### Work request:
Lines from the top of the listing down to the one with "ヴィッツ Ｕ　衝突回避システ", inclusive, are to be copied exactly.
Segment Start: Records for this exercise
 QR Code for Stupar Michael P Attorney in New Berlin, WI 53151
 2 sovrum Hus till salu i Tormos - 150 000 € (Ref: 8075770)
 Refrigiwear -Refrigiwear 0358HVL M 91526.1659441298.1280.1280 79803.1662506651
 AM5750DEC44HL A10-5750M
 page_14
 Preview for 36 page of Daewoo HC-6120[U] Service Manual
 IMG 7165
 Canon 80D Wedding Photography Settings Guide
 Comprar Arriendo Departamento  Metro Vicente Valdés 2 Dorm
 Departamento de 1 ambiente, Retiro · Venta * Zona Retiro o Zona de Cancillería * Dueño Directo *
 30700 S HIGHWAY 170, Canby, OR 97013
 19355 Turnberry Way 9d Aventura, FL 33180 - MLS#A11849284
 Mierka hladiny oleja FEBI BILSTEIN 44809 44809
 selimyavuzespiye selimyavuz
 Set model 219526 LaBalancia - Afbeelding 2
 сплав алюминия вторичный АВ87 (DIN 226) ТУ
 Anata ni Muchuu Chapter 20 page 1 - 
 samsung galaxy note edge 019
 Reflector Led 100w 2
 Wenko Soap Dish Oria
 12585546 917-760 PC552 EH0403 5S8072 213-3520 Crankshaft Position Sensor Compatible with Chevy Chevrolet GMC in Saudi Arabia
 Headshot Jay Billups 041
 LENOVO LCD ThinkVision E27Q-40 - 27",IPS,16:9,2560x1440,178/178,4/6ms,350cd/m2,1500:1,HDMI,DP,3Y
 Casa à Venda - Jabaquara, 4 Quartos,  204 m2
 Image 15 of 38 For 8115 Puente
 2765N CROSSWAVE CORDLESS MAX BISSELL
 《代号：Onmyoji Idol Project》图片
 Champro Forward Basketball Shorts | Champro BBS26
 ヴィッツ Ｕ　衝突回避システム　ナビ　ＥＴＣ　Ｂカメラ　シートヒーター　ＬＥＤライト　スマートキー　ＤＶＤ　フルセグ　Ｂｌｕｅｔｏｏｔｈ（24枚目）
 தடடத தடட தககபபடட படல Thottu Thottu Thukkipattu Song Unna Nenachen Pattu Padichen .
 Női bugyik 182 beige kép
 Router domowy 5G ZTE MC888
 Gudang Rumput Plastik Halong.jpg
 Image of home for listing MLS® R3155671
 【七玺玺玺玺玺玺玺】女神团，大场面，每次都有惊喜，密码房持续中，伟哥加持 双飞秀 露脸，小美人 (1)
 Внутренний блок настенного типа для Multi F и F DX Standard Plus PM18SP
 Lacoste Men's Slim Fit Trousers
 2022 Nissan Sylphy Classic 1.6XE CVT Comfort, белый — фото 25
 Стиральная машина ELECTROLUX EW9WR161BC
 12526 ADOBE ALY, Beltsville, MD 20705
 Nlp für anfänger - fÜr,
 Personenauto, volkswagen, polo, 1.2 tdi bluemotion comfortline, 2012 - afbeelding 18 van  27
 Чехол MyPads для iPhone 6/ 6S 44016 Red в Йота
Segment End: Records for this exercise
### Completed exercise:
 QR Code for Stupar Michael P Attorney in New Berlin, WI 53151
 2 sovrum Hus till salu i Tormos - 150 000 € (Ref: 8075770)
 Refrigiwear -Refrigiwear 0358HVL M 91526.1659441298.1280.1280 79803.1662506651
 AM5750DEC44HL A10-5750M
 page_14
 Preview for 36 page of Daewoo HC-6120[U] Service Manual
 IMG 7165
 Canon 80D Wedding Photography Settings Guide
 Comprar Arriendo Departamento  Metro Vicente Valdés 2 Dorm
 Departamento de 1 ambiente, Retiro · Venta * Zona Retiro o Zona de Cancillería * Dueño Directo *
 30700 S HIGHWAY 170, Canby, OR 97013
 19355 Turnberry Way 9d Aventura, FL 33180 - MLS#A11849284
 Mierka hladiny oleja FEBI BILSTEIN 44809 44809
 selimyavuzespiye selimyavuz
 Set model 219526 LaBalancia - Afbeelding 2
 сплав алюминия вторичный АВ87 (DIN 226) ТУ
 Anata ni Muchuu Chapter 20 page 1 - 
 samsung galaxy note edge 019
 Reflector Led 100w 2
 Wenko Soap Dish Oria
 12585546 917-760 PC552 EH0403 5S8072 213-3520 Crankshaft Position Sensor Compatible with Chevy Chevrolet GMC in Saudi Arabia
 Headshot Jay Billups 041
 LENOVO LCD ThinkVision E27Q-40 - 27",IPS,16:9,2560x1440,178/178,4/6ms,350cd/m2,1500:1,HDMI,DP,3Y
 Casa à Venda - Jabaquara, 4 Quartos,  204 m2
 Image 15 of 38 For 8115 Puente
 2765N CROSSWAVE CORDLESS MAX BISSELL
 《代号：Onmyoji Idol Project》图片
 Champro Forward Basketball Shorts | Champro BBS26
 ヴィッツ Ｕ　衝突回避システム　ナビ　ＥＴＣ　Ｂカメラ　シートヒーター　ＬＥＤライト　スマートキー　ＤＶＤ　フルセグ　Ｂｌｕｅｔｏｏｔｈ（24枚目）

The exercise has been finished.